A Lie Will Suffice: A Family’s Criminal Law History (1921-1935)
On Monday, November 7, 2022, the Law Library of Louisiana and the Supreme Court of Louisiana Historical Society sponsored a free CLE presented by retired federal magistrate judge Jay Wilkinson. Judge Wilkinson’s great-grandfather and great-grandmother emigrated from Sicily to New Orleans in the 1890s. Judge Wilkinson’s great-grandfather concealed the dark aspects of the family’s history from his children and following generations, who by the early twenty-first century had established themselves as pillars of their American communities. One day Judge Wilkinson’s mother, one of his great-grandfather’s granddaughters, discovered the truth about the 1921 Mafia assassination of her grandfather’s oldest son, her Uncle Domenico. A Lie Will Suffice: A DiGiovanni Family History is the result of twelve years of research that attempts to unravel and explain the sometimes difficult-to-discern, complex, but ultimately triumphant DiGiovanni-Guinta family history.

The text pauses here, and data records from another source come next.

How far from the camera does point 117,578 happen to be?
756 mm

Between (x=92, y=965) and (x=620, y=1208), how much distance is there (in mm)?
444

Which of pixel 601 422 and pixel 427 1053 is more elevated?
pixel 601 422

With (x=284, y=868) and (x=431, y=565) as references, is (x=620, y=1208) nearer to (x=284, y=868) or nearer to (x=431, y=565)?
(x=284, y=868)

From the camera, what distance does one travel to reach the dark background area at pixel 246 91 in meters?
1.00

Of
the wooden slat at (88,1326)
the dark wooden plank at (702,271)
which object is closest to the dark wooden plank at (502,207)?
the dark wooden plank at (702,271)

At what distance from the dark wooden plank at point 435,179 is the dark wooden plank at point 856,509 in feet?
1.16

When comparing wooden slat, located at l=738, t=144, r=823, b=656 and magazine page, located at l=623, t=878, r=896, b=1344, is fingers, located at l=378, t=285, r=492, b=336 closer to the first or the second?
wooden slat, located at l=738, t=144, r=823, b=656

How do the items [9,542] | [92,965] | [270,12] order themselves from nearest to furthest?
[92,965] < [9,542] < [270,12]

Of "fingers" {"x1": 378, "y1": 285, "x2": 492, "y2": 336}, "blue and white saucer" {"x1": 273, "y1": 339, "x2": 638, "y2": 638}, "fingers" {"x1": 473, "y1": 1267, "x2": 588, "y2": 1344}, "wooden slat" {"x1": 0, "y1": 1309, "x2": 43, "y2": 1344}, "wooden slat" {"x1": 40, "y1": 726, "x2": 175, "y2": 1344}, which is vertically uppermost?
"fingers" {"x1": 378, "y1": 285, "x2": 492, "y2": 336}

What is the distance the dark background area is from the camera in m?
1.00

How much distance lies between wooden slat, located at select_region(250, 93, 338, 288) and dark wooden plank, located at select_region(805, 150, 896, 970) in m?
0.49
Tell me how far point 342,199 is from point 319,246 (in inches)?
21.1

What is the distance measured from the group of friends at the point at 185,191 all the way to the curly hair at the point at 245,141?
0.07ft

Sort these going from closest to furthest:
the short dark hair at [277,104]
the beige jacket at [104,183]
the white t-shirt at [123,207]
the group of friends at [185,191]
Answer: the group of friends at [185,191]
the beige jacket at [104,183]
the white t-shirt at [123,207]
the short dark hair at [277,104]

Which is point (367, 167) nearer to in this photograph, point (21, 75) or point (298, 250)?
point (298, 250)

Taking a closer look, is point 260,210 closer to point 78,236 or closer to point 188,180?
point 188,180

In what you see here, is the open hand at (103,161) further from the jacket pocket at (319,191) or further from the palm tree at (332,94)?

In the CLE, Judge Wilkinson focused on four criminal cases described in the book. He examined the legal issues that all four cases have in common, and compare and contrast 1920s-1930s Louisiana criminal procedure to the modern era.
Speaker
Judge Jay Wilkinson, Ret., served as a magistrate judge for the Louisiana Eastern District from 1995-2020, three of those years as chief judge. Judge Wilkinson earned a B.A. from Louisiana State University and a J.D. from Tulane University. He clerked for the Hon. Morey L. Sear in the Louisiana Eastern District before entering private practice. Immediately prior to his service as a magistrate judge, Judge Wilkinson was a staff attorney at the Louisiana Eastern District.